In 1882, two years before he married Miss Emma Priestley, John Ball started in business as in insurance agent. One of the first friends he made when he came to Northampton was Alderman E. L. Poulton, and the friendship lasted until Alderman Poulton died. With Alderman Poulton he was elected a trustee of the Queen Victoria Jubilee Trust Fund, later merged into the Northampton Nursing Institute, after it had provided funds for a maternity home in commemoration of the Queen's reign.
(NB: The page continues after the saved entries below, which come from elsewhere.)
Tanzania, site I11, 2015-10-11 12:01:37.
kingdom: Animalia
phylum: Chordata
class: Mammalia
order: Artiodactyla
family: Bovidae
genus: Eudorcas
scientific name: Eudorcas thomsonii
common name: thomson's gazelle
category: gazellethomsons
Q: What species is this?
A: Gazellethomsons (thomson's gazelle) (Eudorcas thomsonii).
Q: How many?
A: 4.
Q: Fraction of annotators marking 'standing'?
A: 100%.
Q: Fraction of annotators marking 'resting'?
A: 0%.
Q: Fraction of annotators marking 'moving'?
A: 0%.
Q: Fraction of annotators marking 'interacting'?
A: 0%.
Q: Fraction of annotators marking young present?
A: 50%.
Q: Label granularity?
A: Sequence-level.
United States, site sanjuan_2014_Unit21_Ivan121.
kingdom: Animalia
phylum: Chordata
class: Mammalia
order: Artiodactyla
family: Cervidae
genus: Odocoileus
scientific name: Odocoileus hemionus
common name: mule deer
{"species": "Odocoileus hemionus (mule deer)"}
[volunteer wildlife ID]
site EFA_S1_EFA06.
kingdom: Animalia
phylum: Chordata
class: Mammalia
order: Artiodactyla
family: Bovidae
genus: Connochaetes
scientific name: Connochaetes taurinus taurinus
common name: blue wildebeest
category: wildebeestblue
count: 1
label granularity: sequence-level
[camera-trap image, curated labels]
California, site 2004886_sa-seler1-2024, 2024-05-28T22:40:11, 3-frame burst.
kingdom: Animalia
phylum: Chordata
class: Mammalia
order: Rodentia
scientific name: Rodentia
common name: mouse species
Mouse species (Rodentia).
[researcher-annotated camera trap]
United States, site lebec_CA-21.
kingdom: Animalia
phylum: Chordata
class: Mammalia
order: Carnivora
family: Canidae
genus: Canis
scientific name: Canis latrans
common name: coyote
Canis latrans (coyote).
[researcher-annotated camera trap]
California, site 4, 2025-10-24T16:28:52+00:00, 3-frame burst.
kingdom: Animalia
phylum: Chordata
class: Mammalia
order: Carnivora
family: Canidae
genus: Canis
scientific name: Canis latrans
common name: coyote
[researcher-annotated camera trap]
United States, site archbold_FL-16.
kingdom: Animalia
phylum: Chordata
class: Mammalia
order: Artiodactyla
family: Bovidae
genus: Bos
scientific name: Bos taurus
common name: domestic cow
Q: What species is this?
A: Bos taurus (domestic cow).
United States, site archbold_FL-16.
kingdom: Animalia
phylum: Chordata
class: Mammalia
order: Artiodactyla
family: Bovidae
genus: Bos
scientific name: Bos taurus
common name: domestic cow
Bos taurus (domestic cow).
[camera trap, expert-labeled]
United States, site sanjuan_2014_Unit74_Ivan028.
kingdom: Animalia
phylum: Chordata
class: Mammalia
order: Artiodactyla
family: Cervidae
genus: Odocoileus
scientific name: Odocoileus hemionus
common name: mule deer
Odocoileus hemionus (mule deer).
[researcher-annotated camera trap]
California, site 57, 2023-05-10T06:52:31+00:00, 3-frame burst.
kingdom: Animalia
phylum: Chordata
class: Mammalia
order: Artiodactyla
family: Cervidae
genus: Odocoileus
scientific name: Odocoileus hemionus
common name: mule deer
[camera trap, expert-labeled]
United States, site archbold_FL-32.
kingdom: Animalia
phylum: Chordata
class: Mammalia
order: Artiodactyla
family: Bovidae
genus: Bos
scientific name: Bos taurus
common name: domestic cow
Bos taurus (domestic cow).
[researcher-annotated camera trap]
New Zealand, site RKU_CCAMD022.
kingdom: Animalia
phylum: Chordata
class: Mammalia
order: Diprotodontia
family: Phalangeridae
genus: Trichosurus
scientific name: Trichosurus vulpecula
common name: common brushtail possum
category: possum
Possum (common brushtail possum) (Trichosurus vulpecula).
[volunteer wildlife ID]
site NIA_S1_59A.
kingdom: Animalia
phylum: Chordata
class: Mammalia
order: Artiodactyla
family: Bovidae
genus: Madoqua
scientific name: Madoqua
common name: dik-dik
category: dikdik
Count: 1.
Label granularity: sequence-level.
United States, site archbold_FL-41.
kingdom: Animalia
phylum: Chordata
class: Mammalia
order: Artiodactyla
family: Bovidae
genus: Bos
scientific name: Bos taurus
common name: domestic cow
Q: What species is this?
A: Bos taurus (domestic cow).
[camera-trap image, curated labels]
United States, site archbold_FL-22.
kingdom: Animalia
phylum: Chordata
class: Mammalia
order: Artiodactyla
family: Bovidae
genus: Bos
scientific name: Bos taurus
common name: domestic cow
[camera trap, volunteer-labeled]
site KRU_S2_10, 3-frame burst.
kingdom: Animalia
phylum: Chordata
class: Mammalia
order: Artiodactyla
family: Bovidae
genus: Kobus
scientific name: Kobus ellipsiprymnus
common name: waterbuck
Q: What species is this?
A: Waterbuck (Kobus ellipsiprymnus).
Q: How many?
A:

Old Northampton was recalled by Mr Ball, who said that when he came to the town there were 29 public-houses between the top of Bridge-street and the level crossing. At that time, when the town had half its present population, there were at least one-third more public-houses than now.
He saw the coming of all the elementary schools, and recalled that at the end of the last century, Mr. Gladstone asked in the House of Commons for the education rate to be raised from 9d. to 1s. in the £. He promised it should not be raised above that level, but in the three years he had to eat his words, and said he was glad to do so. William Ewart Gladstone and the old "Red Earl" Spencer were the two finest men, mentally and physically, he had ever known said Mr. Ball.
LONGEVITY TABLE "UNFAIR"
There is one criticism Mr. Ball makes of his own business. He says that the longevity tables used by insurance companies are unfair. Northampton was noted for being the home of the first of such tables, which were compiled by a sexton of All Saints' Church , and which extended over a period of 60 years. In an amended form the tables are still used by insurance companies.
The mortality tables were overhauled every 10 years under the census, but before actuaries could get results tables would be four to five years out of date, and the figures used would be three or four years outdated.
The "unfairness" of the scheme was emphasised when Mr. Ball pointed out that the number of people over 70 years of age living in 1940 was three times greater than the figure of 1860, and the birth mortality rate would be less than half that on 1860.
OUTINGS FOR SOME 38,000 CHILDREN
Mr. Ball has taken a large part in Northampton affairs. Towards the end of last century he became secretary of the local Trades Council, and while holding that office represented Kingsley Park Ward on the Urban Council, until the district was absorbed into the Borough in 1900.
From about 1895 he organised an outing for blind people each year, and in 1900 he organised the Pearson's Fresh Air Fund outings giving poor children a day's outing in the country each year, and during the 27 years over which this continued, Mr. Ball said he must have organised outings for some 38,000 children.
These are a few of the memories which will be discussed by 81-years-old Mr. and Mrs. Ball when they unite again with their four sons and two daughters, and their grandchildren on Christmas Day. Another son, Bert, died some years ago.